Rebuilding, Reconstruction Efforts Begin in Quake Hit Western China

With search teams and rescue squads leaving China’s western province hit by the quake, the Chinese town has now turned to rebuilding and reconstruction efforts, and heavy construction machinery and trucks carrying aid to earthquake survivors can be seen clogging up streets, reported AFP.

However, thousands of Tibetan Buddhist monks stayed in Jiegu, picked at rubble with shovels and performed funeral rites, they also threw food from the backs of trucks, report said.

Disheveled survivors followed the trucks in large number from their tents and the women scooped bread rolls and packets of instant noodles into the aprons of their traditional fur-lined robes, said report.

Army trucks sprayed water on roads to lessen dust and mobile toilets arrived, with the spread of disease becoming a concern following more than five days without running water, report said.

Besides, class restarted at Yushi No 3 Elementary School and hundreds of students took lessons in classrooms set up in tents, said report.

Most of the students were wearing the blue-and-white school uniforms they put on when their classrooms collapsed on Wednesday, report said.

Nearly 1,706 people were killed and 12,128 injured in the quake.
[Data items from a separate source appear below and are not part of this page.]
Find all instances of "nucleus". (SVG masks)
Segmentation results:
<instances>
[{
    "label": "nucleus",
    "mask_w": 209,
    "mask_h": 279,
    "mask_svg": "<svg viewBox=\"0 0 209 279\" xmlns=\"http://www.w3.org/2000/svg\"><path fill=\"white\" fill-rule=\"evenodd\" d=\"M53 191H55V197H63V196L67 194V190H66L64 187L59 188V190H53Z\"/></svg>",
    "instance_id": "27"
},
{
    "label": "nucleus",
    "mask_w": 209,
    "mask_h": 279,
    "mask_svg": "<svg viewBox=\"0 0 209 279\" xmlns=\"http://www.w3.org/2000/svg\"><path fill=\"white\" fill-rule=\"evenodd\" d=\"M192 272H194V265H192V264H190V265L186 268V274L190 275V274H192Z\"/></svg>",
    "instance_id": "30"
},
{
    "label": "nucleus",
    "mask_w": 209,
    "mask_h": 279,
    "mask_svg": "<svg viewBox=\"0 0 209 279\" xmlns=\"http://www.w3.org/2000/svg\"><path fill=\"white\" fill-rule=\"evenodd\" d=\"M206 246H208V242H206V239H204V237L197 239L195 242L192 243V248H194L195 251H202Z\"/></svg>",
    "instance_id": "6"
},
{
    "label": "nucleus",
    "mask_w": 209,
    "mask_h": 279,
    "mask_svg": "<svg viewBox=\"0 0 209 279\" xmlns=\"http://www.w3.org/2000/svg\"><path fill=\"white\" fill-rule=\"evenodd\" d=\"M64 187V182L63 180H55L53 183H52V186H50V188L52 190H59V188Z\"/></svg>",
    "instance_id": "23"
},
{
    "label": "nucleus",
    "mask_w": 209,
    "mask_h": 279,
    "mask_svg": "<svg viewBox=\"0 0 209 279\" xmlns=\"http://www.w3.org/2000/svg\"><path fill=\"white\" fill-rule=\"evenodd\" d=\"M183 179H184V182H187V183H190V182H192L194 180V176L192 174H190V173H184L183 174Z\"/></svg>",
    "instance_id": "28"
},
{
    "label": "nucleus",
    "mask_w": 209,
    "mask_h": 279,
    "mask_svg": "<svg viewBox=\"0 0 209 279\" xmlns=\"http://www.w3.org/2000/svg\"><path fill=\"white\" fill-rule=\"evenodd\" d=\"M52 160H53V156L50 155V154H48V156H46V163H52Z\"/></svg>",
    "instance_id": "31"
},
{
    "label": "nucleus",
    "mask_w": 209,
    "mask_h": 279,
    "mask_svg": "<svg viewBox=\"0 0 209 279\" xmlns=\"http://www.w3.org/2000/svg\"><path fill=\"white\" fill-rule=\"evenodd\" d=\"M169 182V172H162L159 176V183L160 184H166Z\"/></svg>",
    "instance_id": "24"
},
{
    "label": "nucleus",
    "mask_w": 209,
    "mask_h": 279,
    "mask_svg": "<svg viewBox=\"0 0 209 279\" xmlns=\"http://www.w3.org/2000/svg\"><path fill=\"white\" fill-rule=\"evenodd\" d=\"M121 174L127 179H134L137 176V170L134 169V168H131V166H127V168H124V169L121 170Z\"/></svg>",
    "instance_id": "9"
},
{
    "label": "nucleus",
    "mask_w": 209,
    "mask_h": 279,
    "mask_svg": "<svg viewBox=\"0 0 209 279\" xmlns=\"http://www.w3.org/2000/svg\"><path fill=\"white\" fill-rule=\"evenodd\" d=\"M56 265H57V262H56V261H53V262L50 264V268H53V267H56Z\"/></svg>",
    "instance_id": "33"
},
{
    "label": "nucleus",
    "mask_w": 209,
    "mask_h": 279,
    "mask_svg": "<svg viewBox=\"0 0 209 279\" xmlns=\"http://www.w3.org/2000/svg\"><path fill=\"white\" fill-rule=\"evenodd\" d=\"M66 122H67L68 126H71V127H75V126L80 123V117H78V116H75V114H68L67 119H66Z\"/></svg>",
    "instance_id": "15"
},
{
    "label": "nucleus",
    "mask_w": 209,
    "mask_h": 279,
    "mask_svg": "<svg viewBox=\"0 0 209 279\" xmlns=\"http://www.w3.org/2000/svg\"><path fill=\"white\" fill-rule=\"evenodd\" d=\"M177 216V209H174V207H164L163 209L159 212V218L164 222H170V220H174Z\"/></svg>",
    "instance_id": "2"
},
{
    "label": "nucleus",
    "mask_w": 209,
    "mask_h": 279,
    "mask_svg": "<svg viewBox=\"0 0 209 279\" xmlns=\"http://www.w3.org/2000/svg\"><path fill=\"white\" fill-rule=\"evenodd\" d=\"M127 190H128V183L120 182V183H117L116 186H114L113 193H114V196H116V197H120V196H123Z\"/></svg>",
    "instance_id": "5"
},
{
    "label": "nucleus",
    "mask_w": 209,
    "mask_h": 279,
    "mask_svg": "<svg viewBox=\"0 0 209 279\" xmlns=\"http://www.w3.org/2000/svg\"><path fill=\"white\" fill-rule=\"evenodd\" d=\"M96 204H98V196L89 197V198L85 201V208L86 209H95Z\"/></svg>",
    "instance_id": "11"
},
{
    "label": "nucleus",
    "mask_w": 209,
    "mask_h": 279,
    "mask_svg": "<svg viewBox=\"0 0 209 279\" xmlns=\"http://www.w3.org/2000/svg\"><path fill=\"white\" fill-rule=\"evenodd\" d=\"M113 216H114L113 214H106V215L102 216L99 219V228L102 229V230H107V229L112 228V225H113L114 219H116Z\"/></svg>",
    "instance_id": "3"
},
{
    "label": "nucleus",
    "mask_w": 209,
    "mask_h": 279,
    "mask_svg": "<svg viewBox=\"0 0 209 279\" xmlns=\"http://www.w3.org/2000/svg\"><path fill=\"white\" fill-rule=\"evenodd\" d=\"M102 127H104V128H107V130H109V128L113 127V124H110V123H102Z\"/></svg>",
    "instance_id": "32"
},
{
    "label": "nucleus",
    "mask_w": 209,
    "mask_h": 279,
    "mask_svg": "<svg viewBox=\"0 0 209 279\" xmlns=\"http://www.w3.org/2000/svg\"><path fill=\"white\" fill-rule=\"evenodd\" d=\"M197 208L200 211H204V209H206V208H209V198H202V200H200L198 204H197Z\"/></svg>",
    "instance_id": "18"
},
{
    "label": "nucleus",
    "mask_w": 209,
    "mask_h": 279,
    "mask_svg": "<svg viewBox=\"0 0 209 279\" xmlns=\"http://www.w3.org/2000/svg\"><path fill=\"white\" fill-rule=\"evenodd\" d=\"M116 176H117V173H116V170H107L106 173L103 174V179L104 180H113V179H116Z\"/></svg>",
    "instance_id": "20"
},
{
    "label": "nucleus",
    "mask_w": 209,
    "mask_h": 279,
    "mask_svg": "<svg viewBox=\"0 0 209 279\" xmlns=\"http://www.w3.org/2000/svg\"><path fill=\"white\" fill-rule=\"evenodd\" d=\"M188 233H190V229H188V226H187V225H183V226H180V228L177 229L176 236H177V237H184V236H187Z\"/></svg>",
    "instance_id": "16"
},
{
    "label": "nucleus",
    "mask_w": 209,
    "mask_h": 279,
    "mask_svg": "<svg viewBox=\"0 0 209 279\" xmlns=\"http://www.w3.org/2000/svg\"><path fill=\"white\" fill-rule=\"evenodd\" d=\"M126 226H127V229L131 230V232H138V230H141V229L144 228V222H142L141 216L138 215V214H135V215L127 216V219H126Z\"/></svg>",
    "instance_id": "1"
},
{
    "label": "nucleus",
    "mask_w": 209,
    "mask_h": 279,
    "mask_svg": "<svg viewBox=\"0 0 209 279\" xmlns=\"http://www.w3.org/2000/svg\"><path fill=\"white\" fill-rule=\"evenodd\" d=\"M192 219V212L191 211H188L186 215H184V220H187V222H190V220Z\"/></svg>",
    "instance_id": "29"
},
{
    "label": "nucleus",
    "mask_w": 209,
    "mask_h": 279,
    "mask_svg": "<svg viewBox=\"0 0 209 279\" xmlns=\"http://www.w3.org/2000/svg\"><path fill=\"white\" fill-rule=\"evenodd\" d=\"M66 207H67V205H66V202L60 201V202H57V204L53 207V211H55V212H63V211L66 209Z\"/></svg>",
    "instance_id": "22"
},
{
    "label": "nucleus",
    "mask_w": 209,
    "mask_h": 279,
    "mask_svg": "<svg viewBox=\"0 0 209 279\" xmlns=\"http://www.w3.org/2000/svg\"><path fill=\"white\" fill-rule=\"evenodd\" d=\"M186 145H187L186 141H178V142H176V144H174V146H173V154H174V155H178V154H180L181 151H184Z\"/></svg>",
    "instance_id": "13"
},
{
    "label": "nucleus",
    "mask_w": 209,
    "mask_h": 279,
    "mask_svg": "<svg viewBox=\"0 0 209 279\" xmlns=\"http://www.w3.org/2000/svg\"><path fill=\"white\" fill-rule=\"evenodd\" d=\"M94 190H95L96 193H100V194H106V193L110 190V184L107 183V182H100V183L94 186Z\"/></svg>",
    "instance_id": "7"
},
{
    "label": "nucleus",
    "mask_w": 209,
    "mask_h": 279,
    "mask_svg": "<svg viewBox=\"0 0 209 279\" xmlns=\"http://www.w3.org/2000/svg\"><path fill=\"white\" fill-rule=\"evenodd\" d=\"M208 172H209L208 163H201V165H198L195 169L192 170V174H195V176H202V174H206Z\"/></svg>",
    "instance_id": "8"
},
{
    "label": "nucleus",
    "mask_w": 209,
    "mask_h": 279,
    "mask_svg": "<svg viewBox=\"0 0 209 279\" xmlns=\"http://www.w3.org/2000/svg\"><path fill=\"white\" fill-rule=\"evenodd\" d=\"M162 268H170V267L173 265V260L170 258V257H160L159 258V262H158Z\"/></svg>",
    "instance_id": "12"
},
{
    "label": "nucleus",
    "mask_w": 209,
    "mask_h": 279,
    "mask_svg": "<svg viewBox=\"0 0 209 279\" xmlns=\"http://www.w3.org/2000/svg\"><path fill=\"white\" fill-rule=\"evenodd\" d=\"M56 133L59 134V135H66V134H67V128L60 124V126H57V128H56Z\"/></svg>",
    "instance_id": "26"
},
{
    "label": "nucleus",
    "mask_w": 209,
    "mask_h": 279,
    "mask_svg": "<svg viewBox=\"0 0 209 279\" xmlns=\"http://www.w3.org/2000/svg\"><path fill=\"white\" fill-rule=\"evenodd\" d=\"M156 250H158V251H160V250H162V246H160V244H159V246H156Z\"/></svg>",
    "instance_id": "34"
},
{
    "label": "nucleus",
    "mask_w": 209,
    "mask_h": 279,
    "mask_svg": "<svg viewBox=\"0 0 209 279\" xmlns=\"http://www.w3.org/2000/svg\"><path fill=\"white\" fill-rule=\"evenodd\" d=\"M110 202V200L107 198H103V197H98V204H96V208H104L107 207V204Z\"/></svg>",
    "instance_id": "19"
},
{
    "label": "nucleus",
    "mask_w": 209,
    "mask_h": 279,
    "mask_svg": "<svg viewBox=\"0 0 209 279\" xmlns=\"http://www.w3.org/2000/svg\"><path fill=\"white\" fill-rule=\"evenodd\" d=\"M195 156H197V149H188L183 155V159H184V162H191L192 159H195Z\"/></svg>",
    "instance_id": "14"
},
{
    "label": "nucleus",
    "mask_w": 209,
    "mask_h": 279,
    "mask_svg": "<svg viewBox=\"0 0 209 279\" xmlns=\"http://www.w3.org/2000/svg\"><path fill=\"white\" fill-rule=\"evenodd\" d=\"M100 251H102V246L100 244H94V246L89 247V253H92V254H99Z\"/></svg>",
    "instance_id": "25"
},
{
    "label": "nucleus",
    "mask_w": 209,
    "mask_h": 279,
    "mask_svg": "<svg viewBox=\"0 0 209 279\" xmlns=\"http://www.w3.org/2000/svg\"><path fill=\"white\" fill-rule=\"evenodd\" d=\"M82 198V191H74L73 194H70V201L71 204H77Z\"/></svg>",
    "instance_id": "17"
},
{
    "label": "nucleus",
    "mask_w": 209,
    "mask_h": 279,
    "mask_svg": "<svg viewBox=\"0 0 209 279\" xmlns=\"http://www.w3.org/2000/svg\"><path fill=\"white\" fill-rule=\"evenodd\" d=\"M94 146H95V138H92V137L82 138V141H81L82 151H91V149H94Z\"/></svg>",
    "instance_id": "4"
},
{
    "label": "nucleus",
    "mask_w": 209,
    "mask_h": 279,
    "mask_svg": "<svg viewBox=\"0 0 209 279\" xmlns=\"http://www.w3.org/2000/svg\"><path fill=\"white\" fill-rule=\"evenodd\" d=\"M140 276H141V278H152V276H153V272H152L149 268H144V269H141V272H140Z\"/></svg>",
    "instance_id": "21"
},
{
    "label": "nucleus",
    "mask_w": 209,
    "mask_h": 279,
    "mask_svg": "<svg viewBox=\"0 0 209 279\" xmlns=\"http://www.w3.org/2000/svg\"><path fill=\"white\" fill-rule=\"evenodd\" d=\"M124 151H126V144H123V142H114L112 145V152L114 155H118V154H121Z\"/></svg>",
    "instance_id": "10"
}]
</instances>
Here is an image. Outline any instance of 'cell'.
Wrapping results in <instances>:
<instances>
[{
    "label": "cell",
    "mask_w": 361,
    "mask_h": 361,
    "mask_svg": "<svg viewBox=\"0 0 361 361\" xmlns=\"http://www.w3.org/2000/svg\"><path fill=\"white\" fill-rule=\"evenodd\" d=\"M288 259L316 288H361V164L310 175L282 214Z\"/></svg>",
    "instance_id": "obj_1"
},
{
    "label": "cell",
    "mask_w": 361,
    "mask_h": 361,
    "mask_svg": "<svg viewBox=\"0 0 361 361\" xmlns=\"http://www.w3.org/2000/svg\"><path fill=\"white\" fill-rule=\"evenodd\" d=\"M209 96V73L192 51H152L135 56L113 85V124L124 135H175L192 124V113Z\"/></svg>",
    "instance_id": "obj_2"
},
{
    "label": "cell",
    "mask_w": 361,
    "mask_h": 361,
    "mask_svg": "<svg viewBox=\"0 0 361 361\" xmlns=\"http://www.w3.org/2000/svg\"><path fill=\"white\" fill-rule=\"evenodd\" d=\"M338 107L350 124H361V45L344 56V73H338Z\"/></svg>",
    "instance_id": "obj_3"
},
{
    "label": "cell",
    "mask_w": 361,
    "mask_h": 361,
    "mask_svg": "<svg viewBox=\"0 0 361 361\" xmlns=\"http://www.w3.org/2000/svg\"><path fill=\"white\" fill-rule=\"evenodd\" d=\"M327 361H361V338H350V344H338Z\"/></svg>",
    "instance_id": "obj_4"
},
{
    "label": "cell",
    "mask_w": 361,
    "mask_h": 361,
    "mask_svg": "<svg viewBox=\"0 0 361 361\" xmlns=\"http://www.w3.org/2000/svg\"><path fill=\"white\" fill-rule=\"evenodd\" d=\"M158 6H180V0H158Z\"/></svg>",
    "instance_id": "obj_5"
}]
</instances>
The official Xinhua News Agency reported that at least 66 children and 10 teachers died and that the toll was expected to soar up as more remained missing.

The children trooped into the tents filled with small wooden desks and chairs salvaged from the rubble.

Painful reminders of the disaster were everywhere. Just behind the tent classrooms, hundreds of monks in crimson robes sat on the playground singing sutras, or prayers, for about a dozen earthquake victims whose bodies were stacked in the back of a nearby truck, said report.

Their mournful voices mixed with the sounds of the children reciting their lessons.

The surge in aid came as President Hu Jintao, who cut short an official trip to South America to deal with the disaster, arrived on Sunday to inspect relief work at the remote Tibetan region where residents have frequently chafed under Chinese rule.

He visited displaced families living in tents and promised that the Communist Party and the government was doing everything they could. Tibetan anger over political and religious restrictions and perceived economic exploitation by the majority Han Chinese have sometimes erupted in violence.

Government-issued blue tents that were sparsely dotted around town in recent days could be seen in abundance, with a horse racing track turned refugee camp, the largest of several tent cities in Jiegu, report said.